Viele Medien führen sein übertriebenes Erfolgsstreben auf die ständigen Streitereien der Eltern in seiner Jugend, eine dominante Mutter, eine Erziehung, bei der immer der erste Platz zählte, und ein unsicheres Elternhaus zurück. Doch ob diese Antwort richtig ist, spielt keine Rolle mehr; als Erwachsener wird er nur noch vom Mitläufertum im Ruhm- und Geldgeschäft bestimmt.
Was die letzte Frage betrifft, so stellten wir sie ihm am Telefon. Erwartungsgemäß äußerte er langatmig seine Entschlossenheit, einen Beitrag zur Blockchain-Branche zu leisten.
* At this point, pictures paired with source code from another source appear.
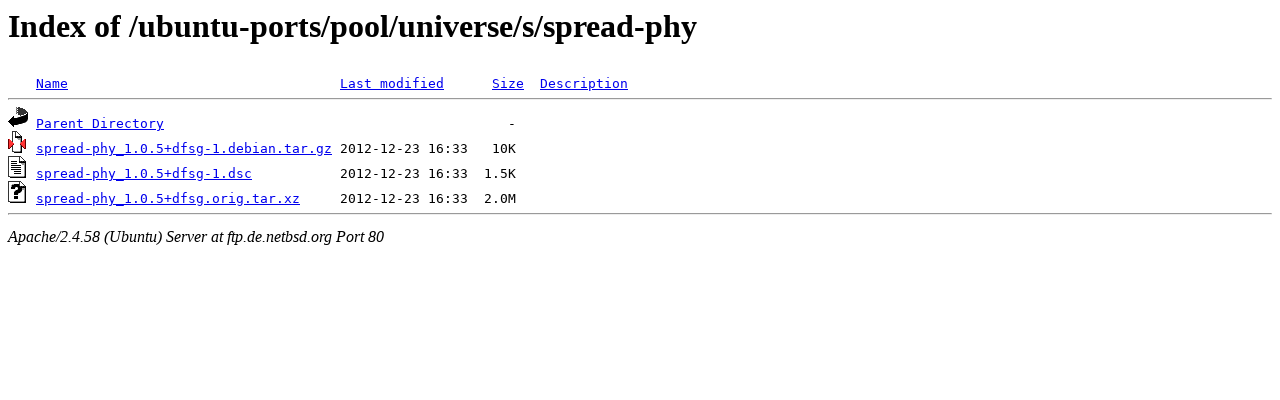

--- FILE ---
content_type: text/html;charset=UTF-8
request_url: http://ftp.de.netbsd.org/ubuntu-ports/pool/universe/s/spread-phy/
body_size: 500
content:
<!DOCTYPE HTML PUBLIC "-//W3C//DTD HTML 3.2 Final//EN">
<html>
 <head>
  <title>Index of /ubuntu-ports/pool/universe/s/spread-phy</title>
 </head>
 <body>
<h1>Index of /ubuntu-ports/pool/universe/s/spread-phy</h1>
<pre><img src="/icons/blank.gif" alt="Icon "> <a href="?C=N;O=D">Name</a>                                  <a href="?C=M;O=A">Last modified</a>      <a href="?C=S;O=A">Size</a>  <a href="?C=D;O=A">Description</a><hr><img src="/icons/back.gif" alt="[PARENTDIR]"> <a href="/ubuntu-ports/pool/universe/s/">Parent Directory</a>                                           -   
<img src="/icons/compressed.gif" alt="[   ]"> <a href="spread-phy_1.0.5+dfsg-1.debian.tar.gz">spread-phy_1.0.5+dfsg-1.debian.tar.gz</a> 2012-12-23 16:33   10K  
<img src="/icons/text.gif" alt="[TXT]"> <a href="spread-phy_1.0.5+dfsg-1.dsc">spread-phy_1.0.5+dfsg-1.dsc</a>           2012-12-23 16:33  1.5K  
<img src="/icons/unknown.gif" alt="[   ]"> <a href="spread-phy_1.0.5+dfsg.orig.tar.xz">spread-phy_1.0.5+dfsg.orig.tar.xz</a>     2012-12-23 16:33  2.0M  
<hr></pre>
<address>Apache/2.4.58 (Ubuntu) Server at ftp.de.netbsd.org Port 80</address>
</body></html>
Sein PR-Team drängte uns ebenfalls, statt über Justin Sun als Person lieber über Trons Geschäft zu schreiben und darüber, wie Justin Sun mit technischen Mitteln „die Branche verbessert“. „Unser Sun-Ge ist ein unbescholtener Mensch; warum sollte man sich auf sein Privatleben konzentrieren?“
Letztlich können die Antworten auf alle Fragen nur in seinem Herzen liegen.
Nur eines ist schade. Als er 2013 nach seinem Abschluss an der University of Pennsylvania nach China zurückkehrte, IDG-Capital-Finanzierung erhielt und in die Blockchain einstieg, war Justin Sun der strahlendste Vertreter der Unternehmer der 90er-Generation.
Damals zog sich die Welle der PC-Ära vom chinesischen Internet zurück. Die Menschen erinnern sich noch genau an eine Zeit, in der Internet Plus, traditionelle Offline-Werbung, 2G-Netze, Bitcoin und der Mobile-Internet-Boom parallel liefen.
Die 90er-Generation begann, Erwartungen zu tragen; einige von ihnen wurden nur zehn Jahre später zu Leitfiguren dieser Ära. Justin Sun hätte einer dieser Leitfiguren sein sollen. Doch die stürmischen Zeiten erlaubten es vielen jungen Menschen, Wörter wie „Wandel“ zu ertragen; in den Herzen anderer kam noch das Gewicht der „Wahl“ hinzu.
Ruhm und Geld schliffen schließlich die Schärfe dieses jungen Mannes ab und ließen Substanzen entstehen, die Wärme, Innovation, Gerechtigkeit und Toleranz zuwiderlaufen; sie drangen entlang der Poren in Haut und Blut ein und könnten schließlich den ganzen Körper durchdringen.